**Complete the following:**
1. Retype everything from "Such old-school modernist" down to "America and elsewhere." in the architecture passage below.
2. In the architecture passage below, list each specific thing Mr. Valentine names as a better use of money than a billion-dollar building.

**Text excerpt:**
┌────────

The word "helpful" blinks on and off like an electric go-slow signal on Mr. Valentine's end of our conversation. It's a word that sums up for him everything architecture should be, and too often isn't, and makes him a sharp critic of much contemporary design. One target: Richard Meier's ultraluxurious, $1-billion Getty Museum complex in Los Angeles.

"I think it's a laugh. Richard Meier is a very good architect, and I'm not slamming his building. But the whole idea that in our culture you'd spend a billion dollars on it! They just did it because they could. Why is it, in our culture, that you can spend money like that? Why not have better schools? Better health care? Better infrastructure - better anything you can think of? It's symptomatic of the waste in American culture, and it's something we can speak against. We need the courage not to be grandiose."

Such old-school modernist conviction about architecture's social responsibility lies behind Mr. Valentine's skepticism about the new avant-garde skyscrapers sprouting up in cities across North America and elsewhere.

"There's this very interesting tall building in San Francisco that just opened, by [Los Angeles avant-gardist] Thom Mayne. It is so brutally hard, and architects just love it. The real people in San Francisco just hate it. I sit in the middle of that, but much more with the real people. Mayne's building is well-crafted, there are some good environmental things there, and I tip my hat to him. It was not done frivolously.

└────────

**Input data:**
┌────────

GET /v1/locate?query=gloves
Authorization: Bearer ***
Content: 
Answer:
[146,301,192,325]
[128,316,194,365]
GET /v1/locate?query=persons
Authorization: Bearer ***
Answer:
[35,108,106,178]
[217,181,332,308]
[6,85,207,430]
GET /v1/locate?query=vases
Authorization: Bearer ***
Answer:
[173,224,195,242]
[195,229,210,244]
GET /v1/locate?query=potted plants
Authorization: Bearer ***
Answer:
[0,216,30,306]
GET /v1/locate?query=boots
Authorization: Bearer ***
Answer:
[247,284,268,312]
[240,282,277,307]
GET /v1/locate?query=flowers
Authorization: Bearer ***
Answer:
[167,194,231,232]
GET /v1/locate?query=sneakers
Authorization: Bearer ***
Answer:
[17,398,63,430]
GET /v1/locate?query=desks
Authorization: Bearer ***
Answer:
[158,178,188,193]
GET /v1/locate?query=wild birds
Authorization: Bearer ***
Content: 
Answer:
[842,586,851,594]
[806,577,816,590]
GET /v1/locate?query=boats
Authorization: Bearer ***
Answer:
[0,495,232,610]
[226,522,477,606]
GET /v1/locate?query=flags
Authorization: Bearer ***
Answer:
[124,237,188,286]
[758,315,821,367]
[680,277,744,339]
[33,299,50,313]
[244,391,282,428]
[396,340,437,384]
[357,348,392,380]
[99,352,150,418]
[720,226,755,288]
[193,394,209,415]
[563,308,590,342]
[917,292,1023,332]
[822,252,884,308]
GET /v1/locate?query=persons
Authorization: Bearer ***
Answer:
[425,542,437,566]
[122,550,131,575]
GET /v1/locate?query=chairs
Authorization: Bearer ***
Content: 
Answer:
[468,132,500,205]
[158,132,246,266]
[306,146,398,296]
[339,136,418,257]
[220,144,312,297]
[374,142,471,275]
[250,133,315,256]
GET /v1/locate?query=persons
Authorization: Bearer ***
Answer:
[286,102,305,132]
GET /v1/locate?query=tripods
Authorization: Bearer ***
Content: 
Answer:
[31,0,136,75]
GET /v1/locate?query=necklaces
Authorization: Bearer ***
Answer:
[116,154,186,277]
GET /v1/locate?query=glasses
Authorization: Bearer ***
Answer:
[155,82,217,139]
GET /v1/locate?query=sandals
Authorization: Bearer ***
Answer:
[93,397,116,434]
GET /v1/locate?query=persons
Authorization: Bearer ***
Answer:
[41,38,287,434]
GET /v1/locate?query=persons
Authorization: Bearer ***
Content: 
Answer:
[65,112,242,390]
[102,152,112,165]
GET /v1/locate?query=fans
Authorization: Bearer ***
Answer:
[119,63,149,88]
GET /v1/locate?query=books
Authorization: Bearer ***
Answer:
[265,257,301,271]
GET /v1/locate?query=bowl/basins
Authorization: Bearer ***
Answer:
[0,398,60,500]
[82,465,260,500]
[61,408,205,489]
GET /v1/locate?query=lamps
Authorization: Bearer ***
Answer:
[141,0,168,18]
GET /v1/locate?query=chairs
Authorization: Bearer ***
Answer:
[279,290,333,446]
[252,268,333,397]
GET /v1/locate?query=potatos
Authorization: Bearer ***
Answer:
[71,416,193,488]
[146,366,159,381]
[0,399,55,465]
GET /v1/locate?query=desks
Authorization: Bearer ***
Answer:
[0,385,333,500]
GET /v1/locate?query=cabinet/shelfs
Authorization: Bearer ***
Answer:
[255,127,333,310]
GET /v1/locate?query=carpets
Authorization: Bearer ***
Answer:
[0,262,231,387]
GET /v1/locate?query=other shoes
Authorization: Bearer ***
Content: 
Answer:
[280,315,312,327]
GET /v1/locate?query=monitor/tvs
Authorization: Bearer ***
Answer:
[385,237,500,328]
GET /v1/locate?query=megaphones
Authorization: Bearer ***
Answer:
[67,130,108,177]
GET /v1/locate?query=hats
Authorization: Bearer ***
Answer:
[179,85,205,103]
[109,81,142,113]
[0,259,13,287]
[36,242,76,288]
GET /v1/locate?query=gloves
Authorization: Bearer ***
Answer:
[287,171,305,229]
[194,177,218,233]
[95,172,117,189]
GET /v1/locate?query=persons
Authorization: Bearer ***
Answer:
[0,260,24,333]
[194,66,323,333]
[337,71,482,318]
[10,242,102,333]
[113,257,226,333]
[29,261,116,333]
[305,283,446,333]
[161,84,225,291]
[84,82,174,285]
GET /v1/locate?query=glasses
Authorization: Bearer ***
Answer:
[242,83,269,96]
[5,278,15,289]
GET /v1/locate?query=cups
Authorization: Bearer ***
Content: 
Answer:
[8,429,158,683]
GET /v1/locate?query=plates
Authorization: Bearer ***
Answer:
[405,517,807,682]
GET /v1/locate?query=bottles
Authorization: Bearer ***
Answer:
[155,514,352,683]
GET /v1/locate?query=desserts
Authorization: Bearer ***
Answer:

└────────

**Solutions by task:**
1.
Such old-school modernist conviction about architecture's social responsibility lies behind Mr. Valentine's skepticism about the new avant-garde skyscrapers sprouting up in cities across North America and elsewhere.

2.
Schools
Health care
Infrastructure